Imagining a Rikers Island With No Jail
By the New York Times Editorial Board February 24, 2016
Any serious effort to repair criminal justice in New York City must do something about Rikers Island, the jail complex in the East River where justice goes to die, or at least be severely beaten.
The City Council speaker, Melissa Mark-Viverito, acknowledged this in her State of the City address this month, when she announced that the state’s former chief judge, Jonathan Lippman, would lead a commission to comprehensively examine the city’s criminal justice system. Its mission will be to reduce the jail population, now at about 10,000, enough to make it possible to consider shutting Rikers down for good.
Mr. Lippman is newly retired from the state’s highest court, the Court of Appeals, after a distinguished career advancing justice for the poor. His involvement lends credibility to Ms. Mark-Viverito’s intriguing proposal. Fixing Rikers has been talked about, fruitlessly, for years. Studies have been commissioned, consultants paid, lawsuits filed. Mr. Lippman, now with Latham & Watkins, says he will lead an open-minded investigation, but it’s hard to imagine a conclusion more foregone: The sensible thing to do with Rikers is to close it.
The Times has reported for years on the savagery there. The Justice Department has investigated its corrupted, poisoned culture. The department’s report on the abuse of teenage inmates is horrific reading.

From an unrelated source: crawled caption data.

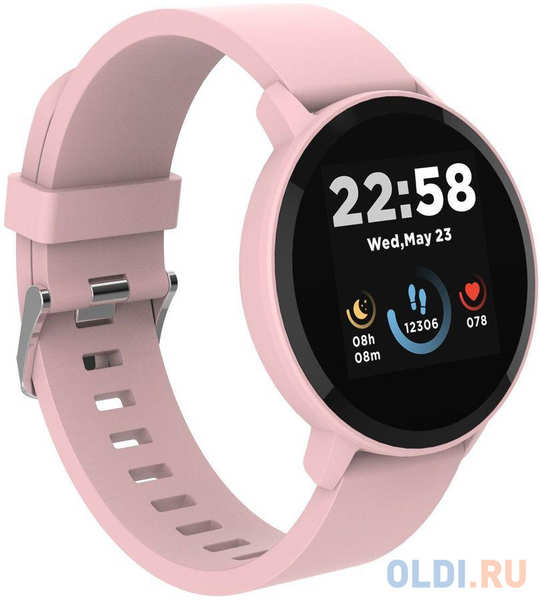 Canyon Smart watch, 1.3inches IPS full touch screen, Round watch, IP68 waterproof, multi-sport mode, BT5.0, compatibility with iOS and android, Pink, Host: 2 4348598050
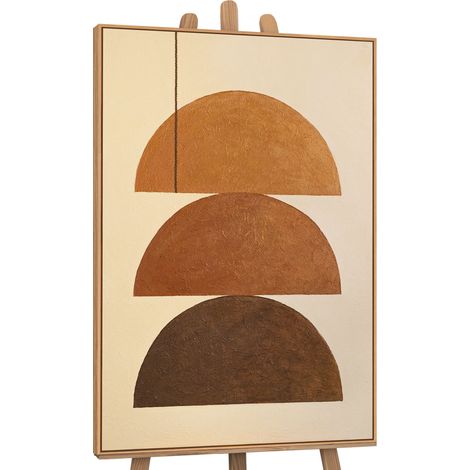 Gemälde Drei Horizonte Rahmen Eichefarben 120x80 cm (1/5)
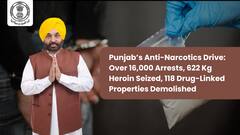 Punjab’s Anti-Narcotics Drive: Over 16,000 Arrests, 622 Kg Heroin Seized, 118 Drug-Linked Properties Demolished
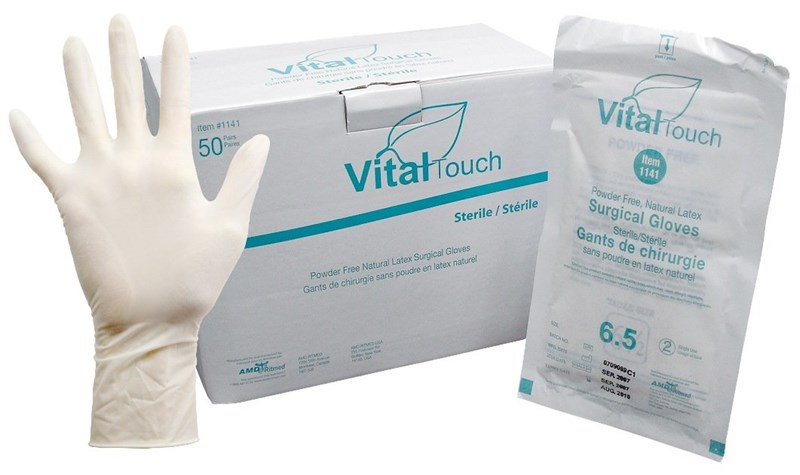 Găng tay y tế không bột, tiệt trùng 100 cái/hộp - Hộp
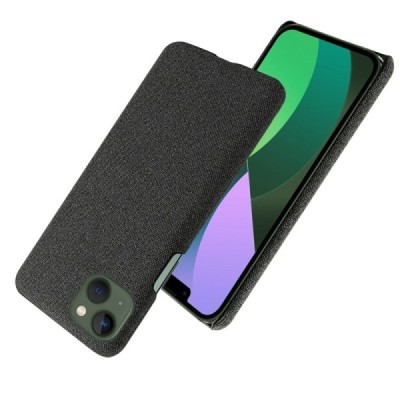„Bi-Color“ Splicing Apple iPhone 14 Plus juodas odinis dėklas | Priedai.lt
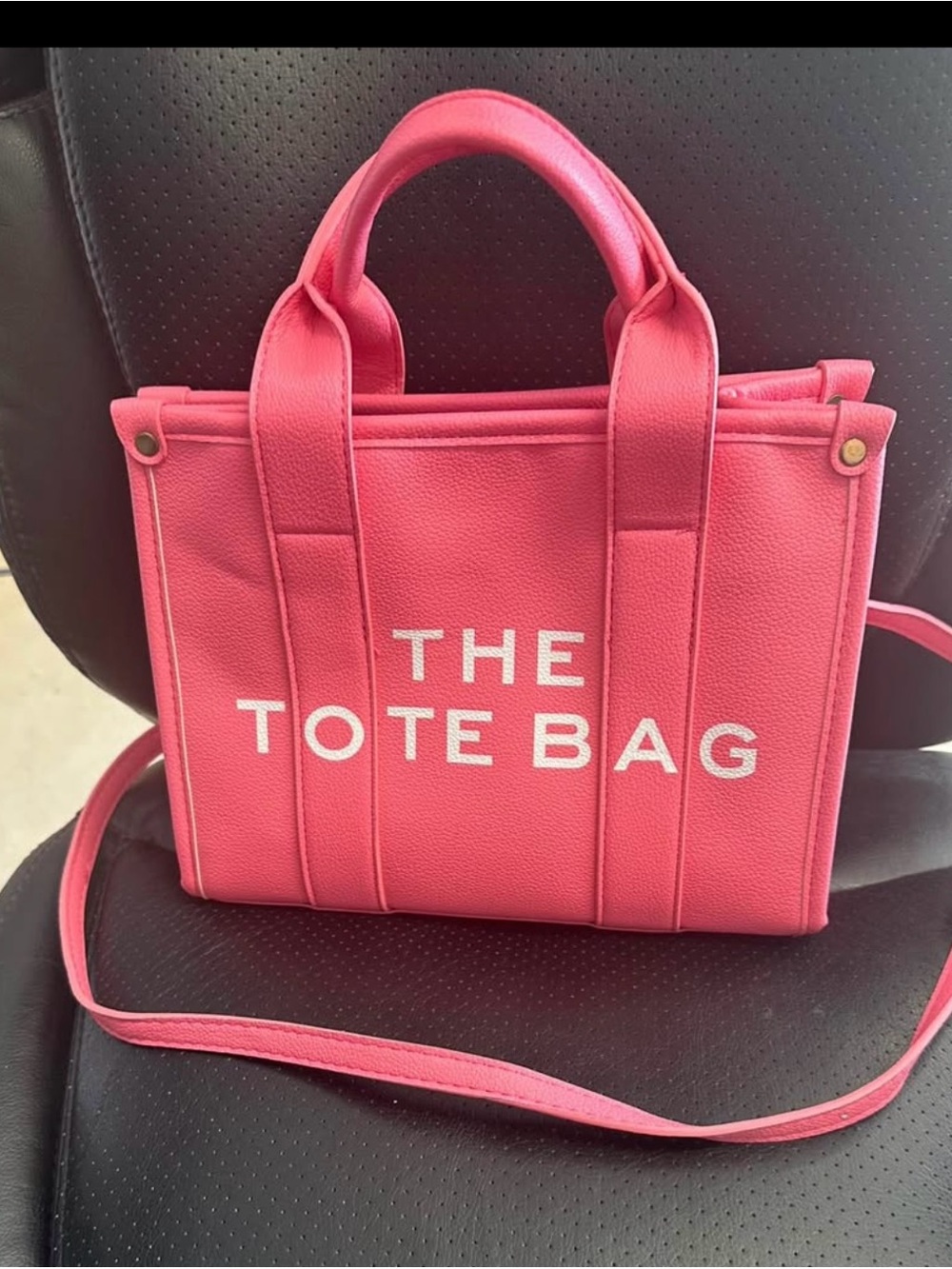 Pink 'The Tote Bag' Structured Tote - Women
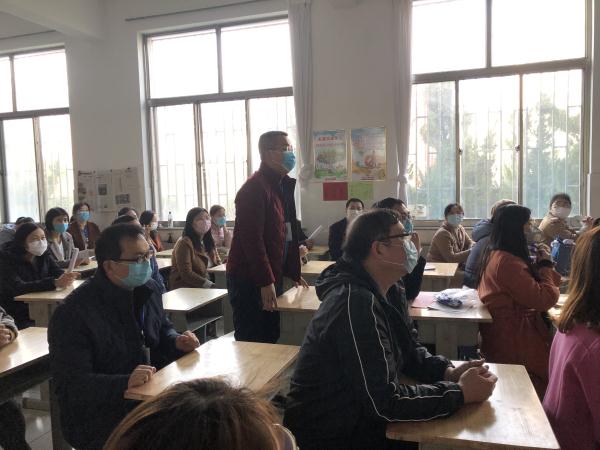 我校高一教师进行开学模拟实战！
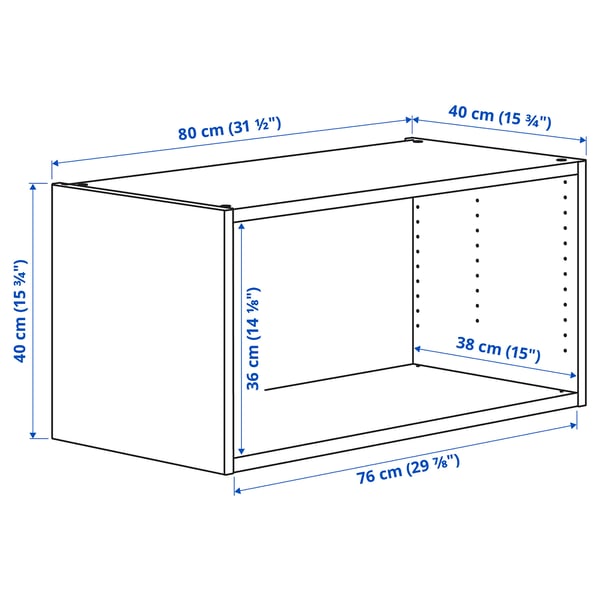 PLATSA Marco, blanco, 80x40x40 cm - IKEA Colombia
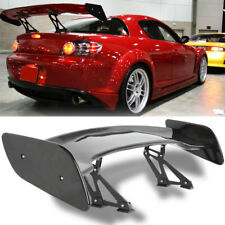 47 For Mazda Rx-8 Rear Trunk Spoiler Tail Wing Adjustable Matte Black Gt Style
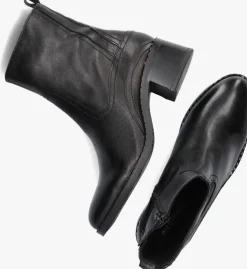 zwarte piedi nudi enkellaarsjes 2746-01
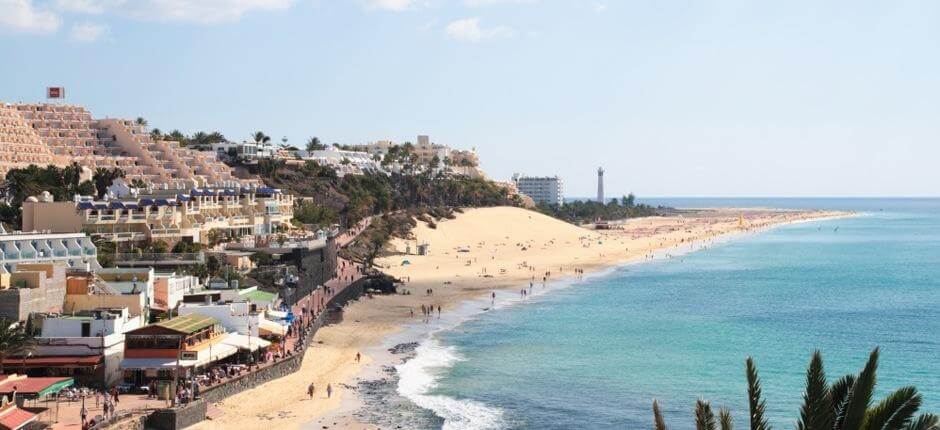 Morro Jable strand Fuerteventura népszerű strandjai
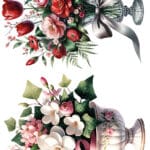 Ütü ile Rub On Transfer Kağıdı: Dekoratif Süsleme Kağıdı - CK572-İST | 30x50 cm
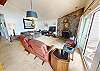 Living Room with Wood Fireplace, Flatscreen, Piano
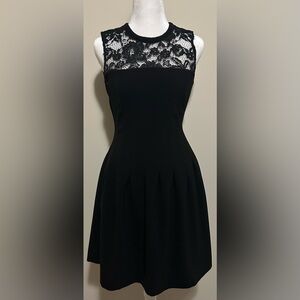 H&M Black Lace Mini Dress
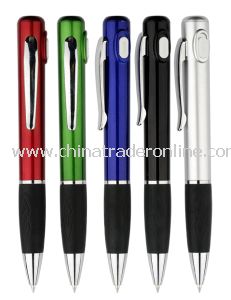 Two-in-One LED Light Plastic Ballpoint Pens for Promotions, with 1.5V Voltage (LH613)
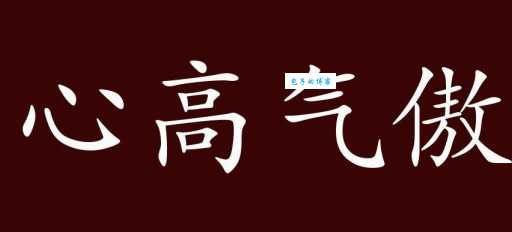 气傲心高是什么意思及出处？深入解读成语气傲心高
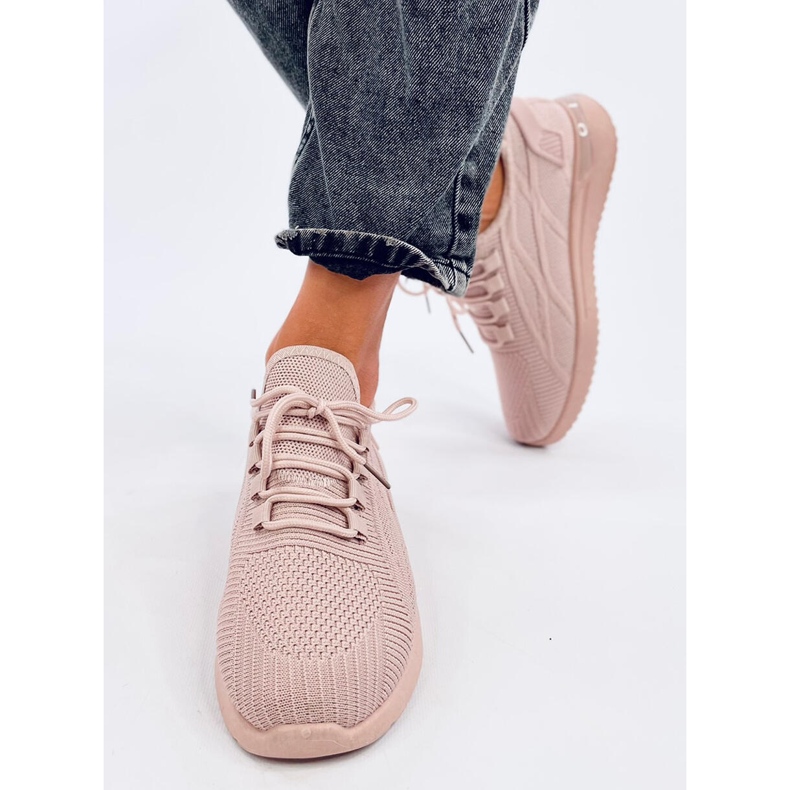 Guelfi Chaussures de sport chaussettes roses 1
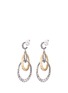 Main View - Click To Enlarge - JOHN HARDY - 18k yellow gold silver hammered chain effect interlocking hoop earrings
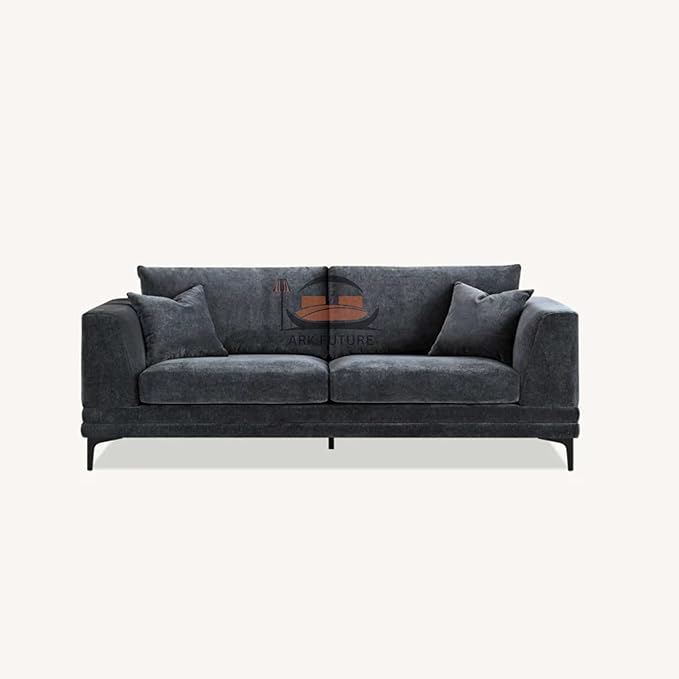 Lenox Modern Velvet Sofa Set Elegant Living Room Furniture(3+2_Seater )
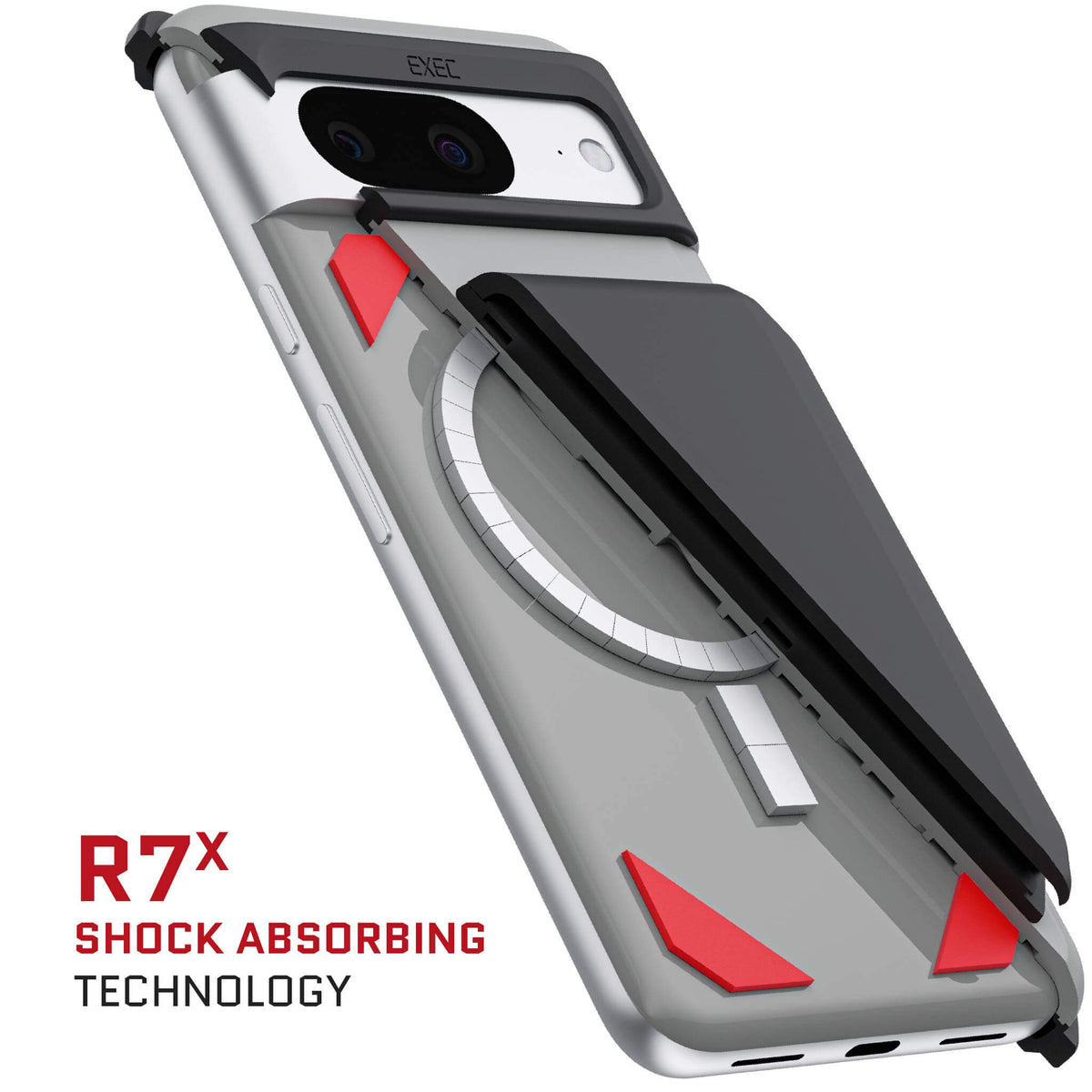 Pixel 8 Case Magnetic Wallet Card Holder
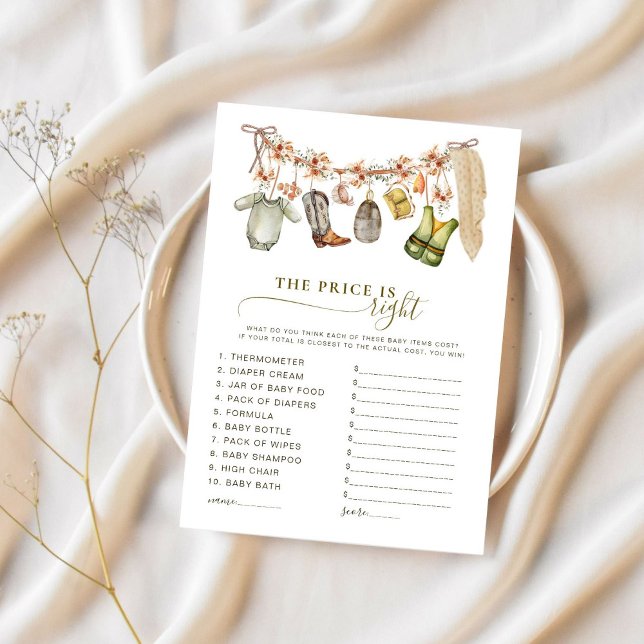 Fishing The Price Is Right Reel Baby Shower Game (Creator Uploaded)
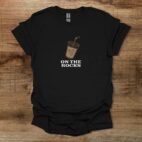 On the rocks icec coffee black t shirt unisex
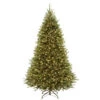 National Tree Company 7.5 Ft. PowerConnect Kingswood Fir Artificial Christmas Tree With Dual Color LED Lights-KW7-D53-75 207183192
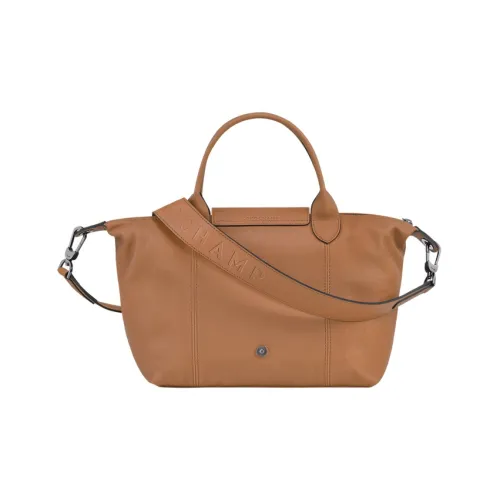 LONGCHAMP Le Pliage Cuir Овчина Пельмени Сумка Сумка через плечо Сумка на одно плечо Маленькая Сумка для женщин Цвет Фундуковый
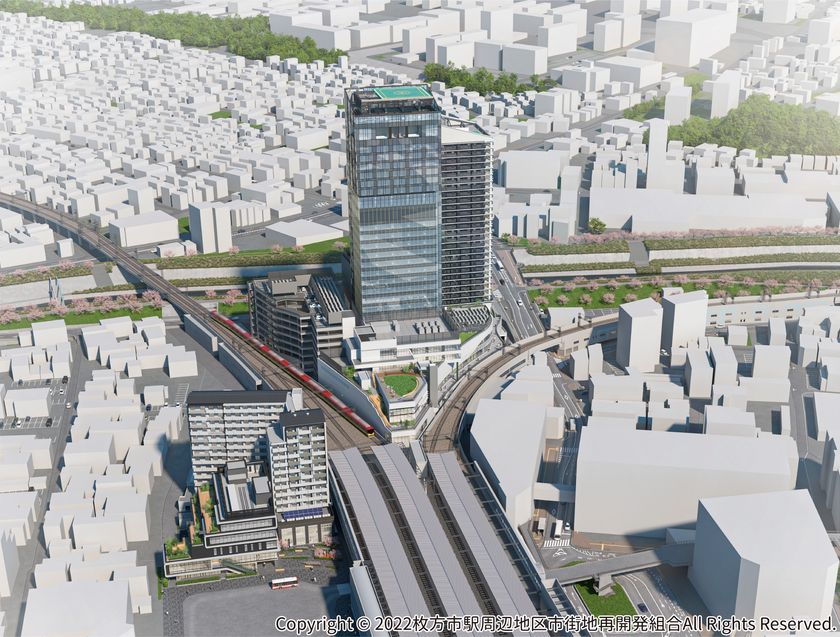 ～えきから始まるまちづくり～
枚方市駅と一体の商業施設・オフィス・ホテル・賃貸タワーレジデンス
2024年夏頃開業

In a long history of often-fatal violence, incompetence and neglect, one tragic case stands out: that of Kalief Browder, who was 16 when he was taken to Rikers, accused of stealing a backpack. Because his mother could not make bail, he spent three years there, including about two in solitary confinement. He was assaulted by a guard and beaten by inmates. He tried repeatedly to kill himself, and after his release he succeeded. He was 22 years old.
Even if its inmates were not brutalized, its guards not thuggish, its corridors not afflicted by gangs, weapons and drugs, Rikers would still be a bad idea. It harks back to a time when prisoners were shipped out of sight. The costs and inconvenience to the city, which spends $25 million a year just to transport inmates, and to family members, who lose a day’s work to get there and back, argue powerfully for neighborhood-based alternatives.
Mr. Lippman promises that the commission will be driven by data, not politics, and have broad-based representation, including prosecutors, the defense bar, the Police Department, correction officers, prison-reform advocates and former inmates. “We will look comprehensively at the Rikers situation,” he said, “and we’ll connect it to things: reducing pretrial detention, alternatives to incarceration, reforming the summons process, trying to immediately reduce certain populations: women, the mentally disturbed, juveniles. And we’ll look at the community-based justice options.”
The difficulties are obvious. Many might agree that it’s impossible to reform Rikers, but not want a jail next door. Even if the Rikers population is halved, that means placing thousands of inmate beds somewhere else in the city. Even in an era of falling crime, this is likely to meet with resistance. Mr. Lippman will have to combine political shrewdness and toughness to deal with the correction officers and their truculent union boss, Norman Seabrook, who called closing Rikers a “fantasy.”
It’s good that the City Council under Ms. Mark-Viverito and the New York Police Department under Commissioner William Bratton have already made progress on an ambitious array of criminal justice and policing reforms that blunt the ill effects of Rikers by keeping low-level offenders away from it. Mr. Lippman’s commission should move things further while building support across the city for housing a smaller inmate population locally.
“Rikers stands for everything that’s miserable about the criminal justice system,” Mr. Lippman said. “By conquering Rikers, in a politically astute, smart, credible way — this is the ultimate challenge, to be able to take on something which is so widely viewed as the heart of all of our problems.”
As for the island, it should be given back to the sea gulls, or used for affordable housing, or an extension of La Guardia Airport, or any number of other conceivable, nontoxic purposes. And once the poison is removed, the city could rename it Browder’s Island, for young Kalief, whose suffering there has come to symbolize all that went so horribly wrong there for so many years.